**EXERCISE**
Please return every line in the following data that includes the string "stream".

**ENTRIES PROVIDED**
----
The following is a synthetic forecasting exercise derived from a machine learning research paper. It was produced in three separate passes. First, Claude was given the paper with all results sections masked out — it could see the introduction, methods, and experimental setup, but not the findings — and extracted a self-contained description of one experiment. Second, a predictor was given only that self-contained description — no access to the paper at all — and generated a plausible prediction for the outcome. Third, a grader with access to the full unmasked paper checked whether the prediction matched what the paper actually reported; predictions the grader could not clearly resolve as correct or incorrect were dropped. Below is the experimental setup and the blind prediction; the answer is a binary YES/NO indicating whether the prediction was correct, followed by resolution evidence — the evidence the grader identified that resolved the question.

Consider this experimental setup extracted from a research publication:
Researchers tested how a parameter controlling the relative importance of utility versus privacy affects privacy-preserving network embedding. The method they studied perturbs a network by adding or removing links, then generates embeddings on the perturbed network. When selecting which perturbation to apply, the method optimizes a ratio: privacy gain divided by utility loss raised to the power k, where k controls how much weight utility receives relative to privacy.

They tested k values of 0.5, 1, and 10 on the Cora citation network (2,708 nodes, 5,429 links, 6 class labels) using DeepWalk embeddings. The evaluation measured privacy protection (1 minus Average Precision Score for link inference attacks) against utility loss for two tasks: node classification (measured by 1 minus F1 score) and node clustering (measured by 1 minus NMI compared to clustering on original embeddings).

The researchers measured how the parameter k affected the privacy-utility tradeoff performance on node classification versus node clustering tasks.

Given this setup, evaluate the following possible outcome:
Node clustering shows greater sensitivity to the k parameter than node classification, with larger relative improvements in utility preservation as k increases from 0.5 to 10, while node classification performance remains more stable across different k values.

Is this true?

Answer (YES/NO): NO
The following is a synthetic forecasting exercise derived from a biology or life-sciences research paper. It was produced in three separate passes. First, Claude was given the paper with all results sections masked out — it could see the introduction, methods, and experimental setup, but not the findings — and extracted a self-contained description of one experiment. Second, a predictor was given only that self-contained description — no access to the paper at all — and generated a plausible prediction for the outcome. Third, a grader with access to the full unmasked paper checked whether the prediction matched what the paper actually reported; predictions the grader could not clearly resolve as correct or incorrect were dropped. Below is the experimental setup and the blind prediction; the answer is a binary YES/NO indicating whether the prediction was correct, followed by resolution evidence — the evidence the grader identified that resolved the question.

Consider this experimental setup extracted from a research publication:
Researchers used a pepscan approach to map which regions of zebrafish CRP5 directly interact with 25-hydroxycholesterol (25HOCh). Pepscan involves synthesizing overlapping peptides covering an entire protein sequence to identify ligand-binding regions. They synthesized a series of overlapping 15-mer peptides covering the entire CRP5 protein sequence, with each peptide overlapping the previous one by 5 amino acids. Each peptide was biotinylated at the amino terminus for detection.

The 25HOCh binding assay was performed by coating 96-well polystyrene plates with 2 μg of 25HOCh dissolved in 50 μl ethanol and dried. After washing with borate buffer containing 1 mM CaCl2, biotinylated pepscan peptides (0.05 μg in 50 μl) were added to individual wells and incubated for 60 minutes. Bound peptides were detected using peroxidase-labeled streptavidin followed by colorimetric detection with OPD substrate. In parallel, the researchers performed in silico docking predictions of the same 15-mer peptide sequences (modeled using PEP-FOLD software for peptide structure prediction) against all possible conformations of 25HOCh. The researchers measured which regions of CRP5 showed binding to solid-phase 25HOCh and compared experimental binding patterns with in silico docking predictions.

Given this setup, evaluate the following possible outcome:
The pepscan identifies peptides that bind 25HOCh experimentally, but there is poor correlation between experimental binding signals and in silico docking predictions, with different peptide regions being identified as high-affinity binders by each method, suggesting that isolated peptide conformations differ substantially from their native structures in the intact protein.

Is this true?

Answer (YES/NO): NO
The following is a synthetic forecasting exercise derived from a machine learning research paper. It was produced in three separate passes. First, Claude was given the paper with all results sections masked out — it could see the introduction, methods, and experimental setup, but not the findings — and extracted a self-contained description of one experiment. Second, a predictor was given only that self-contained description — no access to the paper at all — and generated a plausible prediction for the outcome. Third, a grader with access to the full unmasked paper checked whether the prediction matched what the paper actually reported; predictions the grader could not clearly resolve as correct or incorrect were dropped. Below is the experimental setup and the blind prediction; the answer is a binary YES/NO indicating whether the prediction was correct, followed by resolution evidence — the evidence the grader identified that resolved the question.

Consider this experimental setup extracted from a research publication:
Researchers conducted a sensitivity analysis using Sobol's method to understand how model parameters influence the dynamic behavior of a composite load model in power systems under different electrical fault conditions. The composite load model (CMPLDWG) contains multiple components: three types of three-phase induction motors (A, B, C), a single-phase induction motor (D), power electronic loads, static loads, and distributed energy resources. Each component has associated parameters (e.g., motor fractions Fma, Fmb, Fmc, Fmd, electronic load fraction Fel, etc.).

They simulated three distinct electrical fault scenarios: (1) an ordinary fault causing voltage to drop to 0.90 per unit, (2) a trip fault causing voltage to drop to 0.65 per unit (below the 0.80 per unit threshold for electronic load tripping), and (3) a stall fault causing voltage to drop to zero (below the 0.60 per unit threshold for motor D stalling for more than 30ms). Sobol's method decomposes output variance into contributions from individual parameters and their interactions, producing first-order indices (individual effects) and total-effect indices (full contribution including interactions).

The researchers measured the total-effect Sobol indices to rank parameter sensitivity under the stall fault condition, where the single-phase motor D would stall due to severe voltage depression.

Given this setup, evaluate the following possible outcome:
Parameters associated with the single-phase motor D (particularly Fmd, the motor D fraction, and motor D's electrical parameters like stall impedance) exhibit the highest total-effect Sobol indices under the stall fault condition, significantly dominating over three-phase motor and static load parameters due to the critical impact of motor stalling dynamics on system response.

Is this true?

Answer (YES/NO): YES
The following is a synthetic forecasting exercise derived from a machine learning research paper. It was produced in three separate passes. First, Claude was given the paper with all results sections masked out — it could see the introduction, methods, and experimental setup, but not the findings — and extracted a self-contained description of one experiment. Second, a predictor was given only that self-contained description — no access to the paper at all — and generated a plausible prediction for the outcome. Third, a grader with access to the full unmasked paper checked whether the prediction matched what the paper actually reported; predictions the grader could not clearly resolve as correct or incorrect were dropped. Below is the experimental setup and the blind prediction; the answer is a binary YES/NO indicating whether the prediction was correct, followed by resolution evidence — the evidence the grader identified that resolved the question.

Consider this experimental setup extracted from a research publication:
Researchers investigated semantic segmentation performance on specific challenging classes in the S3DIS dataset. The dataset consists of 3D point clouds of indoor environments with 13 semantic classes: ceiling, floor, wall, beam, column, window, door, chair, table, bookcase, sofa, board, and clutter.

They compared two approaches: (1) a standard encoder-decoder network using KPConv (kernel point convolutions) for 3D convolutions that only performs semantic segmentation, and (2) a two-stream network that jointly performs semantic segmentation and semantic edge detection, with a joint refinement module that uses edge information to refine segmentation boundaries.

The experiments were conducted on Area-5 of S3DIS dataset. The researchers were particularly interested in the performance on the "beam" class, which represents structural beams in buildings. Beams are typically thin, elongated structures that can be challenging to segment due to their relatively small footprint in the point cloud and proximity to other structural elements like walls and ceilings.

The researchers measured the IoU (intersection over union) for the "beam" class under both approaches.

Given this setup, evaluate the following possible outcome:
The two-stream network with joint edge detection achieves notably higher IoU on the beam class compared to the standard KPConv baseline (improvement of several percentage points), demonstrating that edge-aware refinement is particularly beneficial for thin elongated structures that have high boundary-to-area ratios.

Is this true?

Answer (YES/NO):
----
**RESPONSE**
They compared two approaches: (1) a standard encoder-decoder network using KPConv (kernel point convolutions) for 3D convolutions that only performs semantic segmentation, and (2) a two-stream network that jointly performs semantic segmentation and semantic edge detection, with a joint refinement module that uses edge information to refine segmentation boundaries.
The two-stream network with joint edge detection achieves notably higher IoU on the beam class compared to the standard KPConv baseline (improvement of several percentage points), demonstrating that edge-aware refinement is particularly beneficial for thin elongated structures that have high boundary-to-area ratios.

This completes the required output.